=== WORK ORDER ===
Count how many lines in the records contain the string "modal", with case counting, and give only the number.

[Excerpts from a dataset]
==================================================

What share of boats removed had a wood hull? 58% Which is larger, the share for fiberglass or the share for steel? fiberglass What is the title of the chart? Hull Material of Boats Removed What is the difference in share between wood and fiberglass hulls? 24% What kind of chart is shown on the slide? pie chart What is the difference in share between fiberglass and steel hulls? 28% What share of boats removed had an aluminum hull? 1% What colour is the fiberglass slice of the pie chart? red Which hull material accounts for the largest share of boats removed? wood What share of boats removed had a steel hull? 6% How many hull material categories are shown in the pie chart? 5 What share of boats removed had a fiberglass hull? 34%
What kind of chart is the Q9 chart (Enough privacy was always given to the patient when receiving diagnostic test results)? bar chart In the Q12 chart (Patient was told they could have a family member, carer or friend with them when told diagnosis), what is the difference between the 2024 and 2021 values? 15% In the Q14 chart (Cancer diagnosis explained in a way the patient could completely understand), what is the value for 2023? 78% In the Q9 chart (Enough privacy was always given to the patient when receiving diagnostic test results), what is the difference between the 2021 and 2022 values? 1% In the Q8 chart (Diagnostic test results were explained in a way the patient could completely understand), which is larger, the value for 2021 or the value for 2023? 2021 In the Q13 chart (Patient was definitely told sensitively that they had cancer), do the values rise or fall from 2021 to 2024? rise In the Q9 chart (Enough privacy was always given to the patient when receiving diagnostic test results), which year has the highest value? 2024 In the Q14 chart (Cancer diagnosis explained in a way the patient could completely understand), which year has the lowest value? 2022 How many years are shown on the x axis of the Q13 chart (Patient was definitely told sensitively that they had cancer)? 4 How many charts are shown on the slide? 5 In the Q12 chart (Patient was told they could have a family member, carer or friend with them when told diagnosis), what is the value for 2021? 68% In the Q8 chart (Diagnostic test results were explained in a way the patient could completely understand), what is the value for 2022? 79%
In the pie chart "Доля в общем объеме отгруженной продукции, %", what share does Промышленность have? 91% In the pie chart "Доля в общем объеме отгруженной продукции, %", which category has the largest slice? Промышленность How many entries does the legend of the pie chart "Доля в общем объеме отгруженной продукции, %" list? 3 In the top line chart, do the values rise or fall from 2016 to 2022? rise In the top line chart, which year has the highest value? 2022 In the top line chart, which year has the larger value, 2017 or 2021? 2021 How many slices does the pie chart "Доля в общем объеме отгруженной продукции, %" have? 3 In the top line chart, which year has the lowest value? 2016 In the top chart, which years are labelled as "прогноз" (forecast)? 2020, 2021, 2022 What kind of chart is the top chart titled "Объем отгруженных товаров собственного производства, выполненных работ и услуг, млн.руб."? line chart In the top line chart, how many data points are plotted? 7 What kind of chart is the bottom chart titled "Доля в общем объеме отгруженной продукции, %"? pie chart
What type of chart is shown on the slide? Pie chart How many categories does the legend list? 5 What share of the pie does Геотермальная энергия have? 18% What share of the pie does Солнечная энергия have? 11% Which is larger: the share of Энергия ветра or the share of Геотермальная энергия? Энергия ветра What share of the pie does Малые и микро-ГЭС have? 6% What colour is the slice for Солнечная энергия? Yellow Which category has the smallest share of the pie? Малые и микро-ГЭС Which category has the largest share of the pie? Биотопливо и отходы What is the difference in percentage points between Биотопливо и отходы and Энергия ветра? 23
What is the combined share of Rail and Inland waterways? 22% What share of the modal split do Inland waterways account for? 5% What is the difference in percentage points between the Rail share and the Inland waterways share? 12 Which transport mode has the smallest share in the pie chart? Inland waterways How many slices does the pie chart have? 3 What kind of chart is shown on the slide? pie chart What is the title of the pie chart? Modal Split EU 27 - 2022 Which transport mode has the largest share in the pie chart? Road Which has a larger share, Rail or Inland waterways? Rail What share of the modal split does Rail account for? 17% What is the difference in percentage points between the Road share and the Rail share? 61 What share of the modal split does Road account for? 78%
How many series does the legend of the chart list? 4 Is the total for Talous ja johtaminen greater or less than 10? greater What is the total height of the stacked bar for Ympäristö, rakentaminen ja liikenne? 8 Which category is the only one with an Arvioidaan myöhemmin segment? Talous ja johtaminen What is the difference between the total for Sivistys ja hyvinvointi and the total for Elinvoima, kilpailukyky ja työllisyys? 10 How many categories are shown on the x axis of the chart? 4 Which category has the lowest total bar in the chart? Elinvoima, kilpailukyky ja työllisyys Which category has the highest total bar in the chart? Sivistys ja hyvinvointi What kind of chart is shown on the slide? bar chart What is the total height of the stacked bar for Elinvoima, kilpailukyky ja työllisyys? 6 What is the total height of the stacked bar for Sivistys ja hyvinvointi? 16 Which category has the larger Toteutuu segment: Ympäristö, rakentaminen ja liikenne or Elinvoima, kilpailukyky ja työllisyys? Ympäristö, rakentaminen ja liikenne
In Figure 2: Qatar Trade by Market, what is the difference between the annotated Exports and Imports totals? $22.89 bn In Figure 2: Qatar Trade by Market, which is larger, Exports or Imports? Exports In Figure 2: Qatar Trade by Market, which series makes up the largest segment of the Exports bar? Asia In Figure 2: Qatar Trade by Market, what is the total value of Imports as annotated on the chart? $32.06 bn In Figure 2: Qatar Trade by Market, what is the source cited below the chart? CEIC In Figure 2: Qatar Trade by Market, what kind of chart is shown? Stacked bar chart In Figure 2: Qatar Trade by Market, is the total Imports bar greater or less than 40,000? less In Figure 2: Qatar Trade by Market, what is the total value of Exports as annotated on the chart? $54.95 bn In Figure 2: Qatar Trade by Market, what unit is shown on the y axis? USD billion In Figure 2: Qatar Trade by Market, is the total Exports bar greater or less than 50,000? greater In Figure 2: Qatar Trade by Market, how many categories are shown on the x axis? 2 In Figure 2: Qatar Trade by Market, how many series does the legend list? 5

==================================================

=== ANSWER SECTION ===
1